Mirroring the redevelopment in downtown West Palm Beach, the county's largest city, Boynton Beach's significantly smaller community redevelopment area (CRA) has captured developers' fancy for transformation.

Its $800 million in new projects, which have been approved or will seek approval in the next nine months, include 3,000 residential units; 200,000 to 300,000 square feet of commercial space; 150,000 square feet of office space and several hotels, CRA Director Douglas Hutchinson said.

All of these projects are in just 30 acres of Boynton Beach's 1,650-acre CRA. The city of about 60,000 residents is investing $40 million in its CRA over five years. Hutchinson calls it the most public/private investment in a CRA per capita in Florida.

While redevelopment is well under way in the trendy downtowns of Boca Raton and Delray Beach to its south, Boynton Beach had remained a working-class city with no central hub or standout attractions.
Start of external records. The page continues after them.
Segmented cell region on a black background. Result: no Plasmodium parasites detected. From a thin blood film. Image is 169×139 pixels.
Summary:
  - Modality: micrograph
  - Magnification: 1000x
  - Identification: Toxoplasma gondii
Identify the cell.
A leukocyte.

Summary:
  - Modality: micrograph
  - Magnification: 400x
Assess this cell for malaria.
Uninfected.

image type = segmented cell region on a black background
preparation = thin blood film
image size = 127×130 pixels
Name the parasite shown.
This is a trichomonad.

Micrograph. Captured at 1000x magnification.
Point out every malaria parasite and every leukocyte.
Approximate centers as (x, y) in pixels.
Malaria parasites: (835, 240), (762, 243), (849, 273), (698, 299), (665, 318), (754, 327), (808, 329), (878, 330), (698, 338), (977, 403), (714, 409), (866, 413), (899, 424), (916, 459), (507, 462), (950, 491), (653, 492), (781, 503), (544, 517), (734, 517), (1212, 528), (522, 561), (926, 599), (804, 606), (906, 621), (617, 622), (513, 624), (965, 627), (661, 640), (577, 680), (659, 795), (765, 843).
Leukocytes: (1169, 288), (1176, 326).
Now the city - most famous for its national champion Little League Baseball team - is swinging for the fences.

"The people of Boynton have waited a long time for something to happen and now all these projects are hitting at once," Hutchinson said. "People will be getting whiplash looking up at all the new buildings."

A major factor in inviting development was the city's increasing the density to 80 units per acre and the height limit to 150 feet, which allowed for ocean views.
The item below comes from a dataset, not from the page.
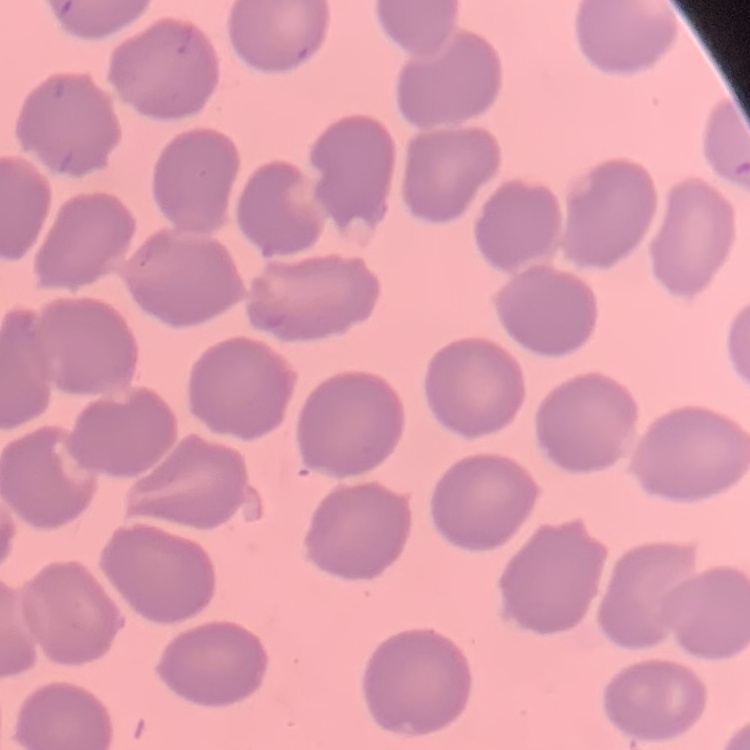
erythrocyte morphology = no rouleaux formation
preparation = thin peripheral smear
stain = Field's or Giemsa
image type = square crop of a larger photomicrograph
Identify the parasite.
The first major project to break ground is Marina Village, a 15-story tower on eight acres along the Intracoastal. The $102 million project, which started construction last April and will be finished early 2006, will have 338 condos, 11 townhouses, 14,000 square feet of retail, a 7,000-square-foot restaurant, 1,800 square feet of offices and a marina with 38 boat slips and a gas pump.

It's the first project in Boynton Beach for Miami-based The Related Group, which will receive $1 million from the CRA to help pay for a parking garage.

The first step they needed was people living in downtown," said Carlos Rosso, Related's project director for Marina Village. "Now the business environment will improve and jobs will be created. When you bring people downtown, that generates demand."
Hutchinson doesn't buy into the trend of New Urbanism. Instead of creating a regional attraction, he said his plan of "old urbanism" focuses on the economics of adding services and public space to support more residents.

"The problem with all these pretty places is that if you don't pay attention to people's basic needs, no one can live there," he said.

There have been far fewer condo flips from Marina Village buyers than with other county projects.

Related's Rosso said investors make up only about 20 percent of buyers in the project, which sold out in one week in summer 2003.

The residential units have been priced from $275 to $300 a square foot, Hutchinson said.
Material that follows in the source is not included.